My wife, Ginny, and I are expecting our first child in October. One of the graces afforded to parents is time. It takes nine months for a child to develop, so we have been given time in the present to live into this future reality. We are shopping for cribs and envisioning nursery colors. There are baby showers in the works and church members lining up to baby-sit. We have been given time for dreaming, laughing, planning, and playing. Time is a gift.
A member of our community recently adopted two little children. She and her husband had waited for years. They had wondered if the time would ever come. One afternoon, she received a call from the adoption agency and in less than four hours there was a six-month-old and a two-year-old in their home. These children are gifts. These new parents are living into this reality with very little preparation and planning. Yet they trust that the time is right.
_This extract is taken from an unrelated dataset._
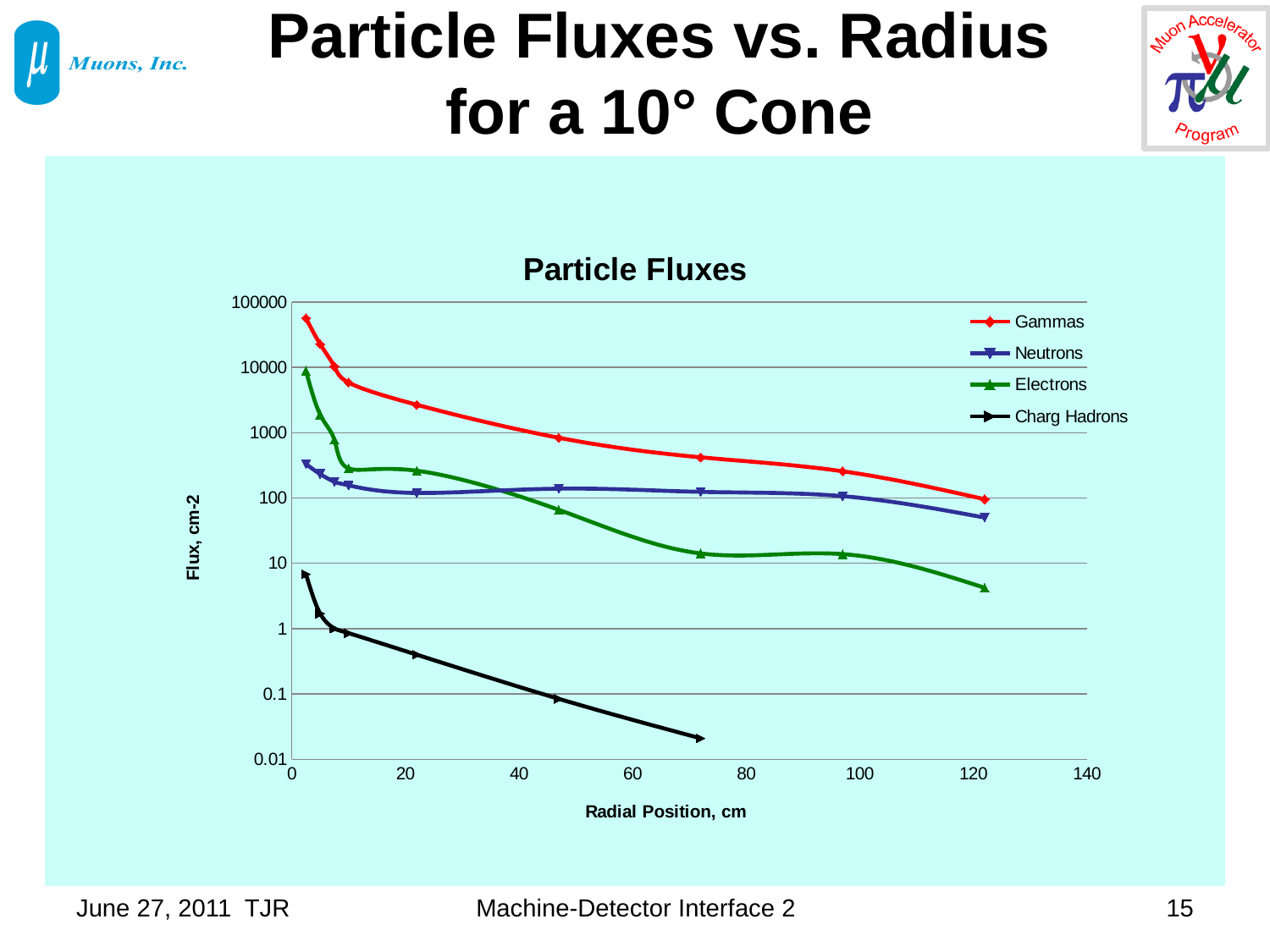
What is the title of the chart? Particle Fluxes Is the Charg Hadrons flux at a radial position of about 70 cm greater or less than 0.1? less Which series has the highest flux across the radial positions? Gammas Is the Electrons flux at a radial position of about 120 cm greater or less than 10? less At a radial position of about 120 cm, which is larger, the Gammas flux or the Electrons flux? Gammas What is the label of the x axis? Radial Position, cm Does the Gammas flux rise or fall as radial position increases? fall How many series does the legend list? 4 What kind of chart is shown on the slide? line chart Which series has the lowest flux across the radial positions? Charg Hadrons Is the Neutrons flux at a radial position of about 120 cm greater or less than 100? less Does the Charg Hadrons flux rise or fall as radial position increases? fall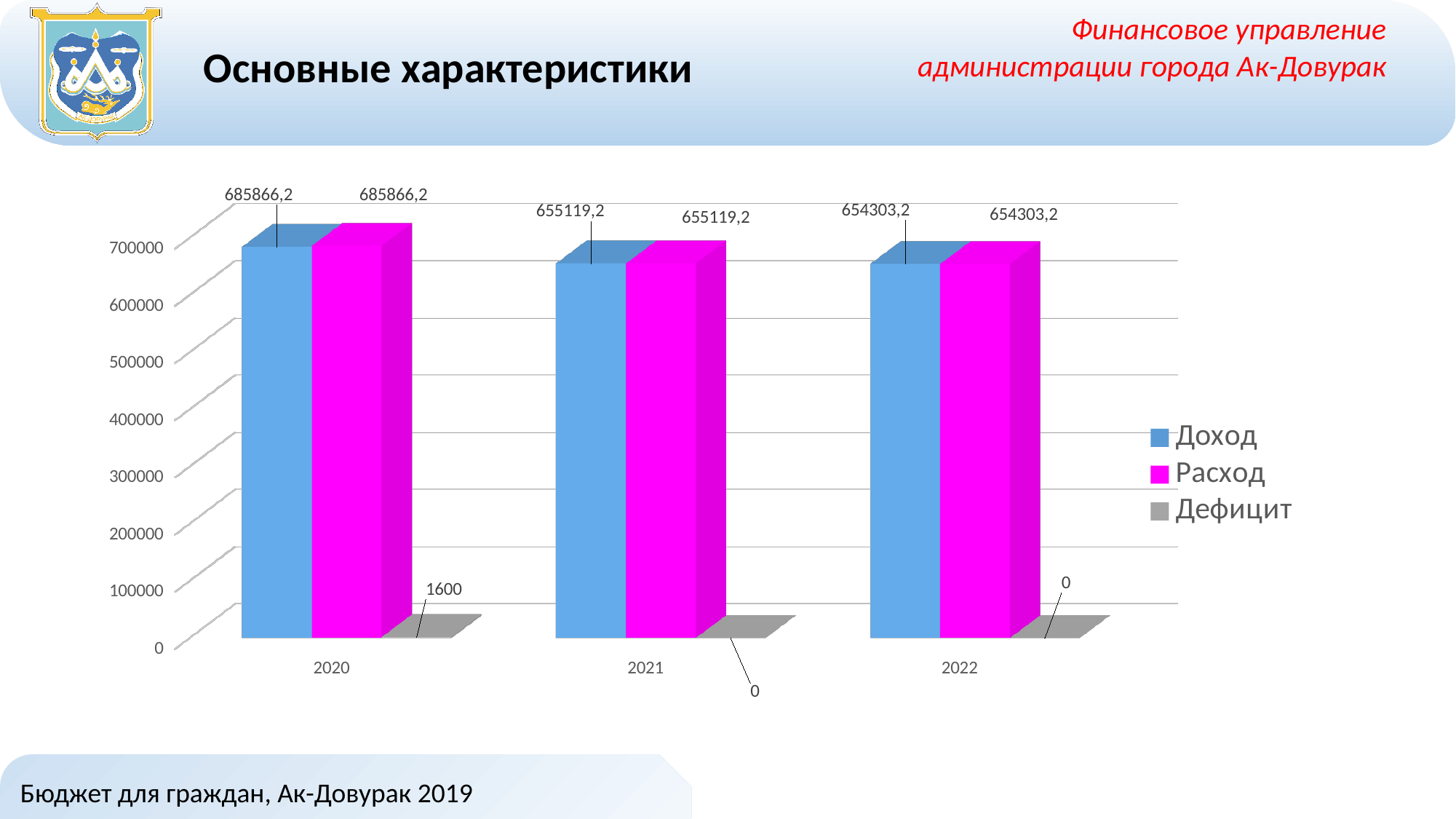
In which year is Расход lowest? 2022 What is the value of Дефицит for 2022? 0 How many series does the legend list? 3 How many years are shown on the x axis? 3 What kind of chart is shown on the slide? Bar chart What is the value of Доход for 2022? 654303,2 Which is larger: Расход in 2021 or Расход in 2022? Расход in 2021 What is the value of Дефицит for 2020? 1600 What is the difference between Доход in 2020 and Доход in 2021? 30747 In which year is Доход highest? 2020 What is the value of Расход for 2021? 655119,2 What is the value of Доход for 2020? 685866,2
In the Greek New Testament, there are two kinds of time. Chronos time is most familiar to us; it refers to the way in which we mark our days, seasons, and years. Kairos time, however, is anything but predictable; it is God’s time. It has to do with the immortal and eternal One who breaks into our fragile and finite existence. Jesus began his ministry by announcing that the “time (kairos) has been fulfilled” and the reign of God has come near (Mark 1:15). Chronos time marked the days of Jesus’ ministry, the progression from his baptism to the temptation in the wilderness and all the way to the cross. Kairos time had to do with good news he preached that was available to anyone at any moment.
Here is another way to think of the difference. Chronos time measures the nine months of pregnancy or the application process for adoption. Kairos time measures your unblinking gaze into your child’s eyes. In those eyes, the whole world seems absolutely still and yet also enormously infinite.
Time, Albert Einstein reminds us, is a human construction. It represents our perspective as a tiny planet of rock and gas, which is hurling through an expanding universe. His theory of special relativity is about chronos because it measures the movement of object in relation to the constant speed of light. Time, then, is predictable and measurable, even adjustable. We manipulate time twice a year when we fall back and spring forward an hour.
Yet Einstein also sensed something more, certainly something more mysterious. He famously said that God does not roll dice. Biblically speaking, he was referring to kairos time. As complicated as the physics of time can be, sometimes we just know that the moment is right. We may not be able to explain it, and we don’t have to. We feel it in our bones.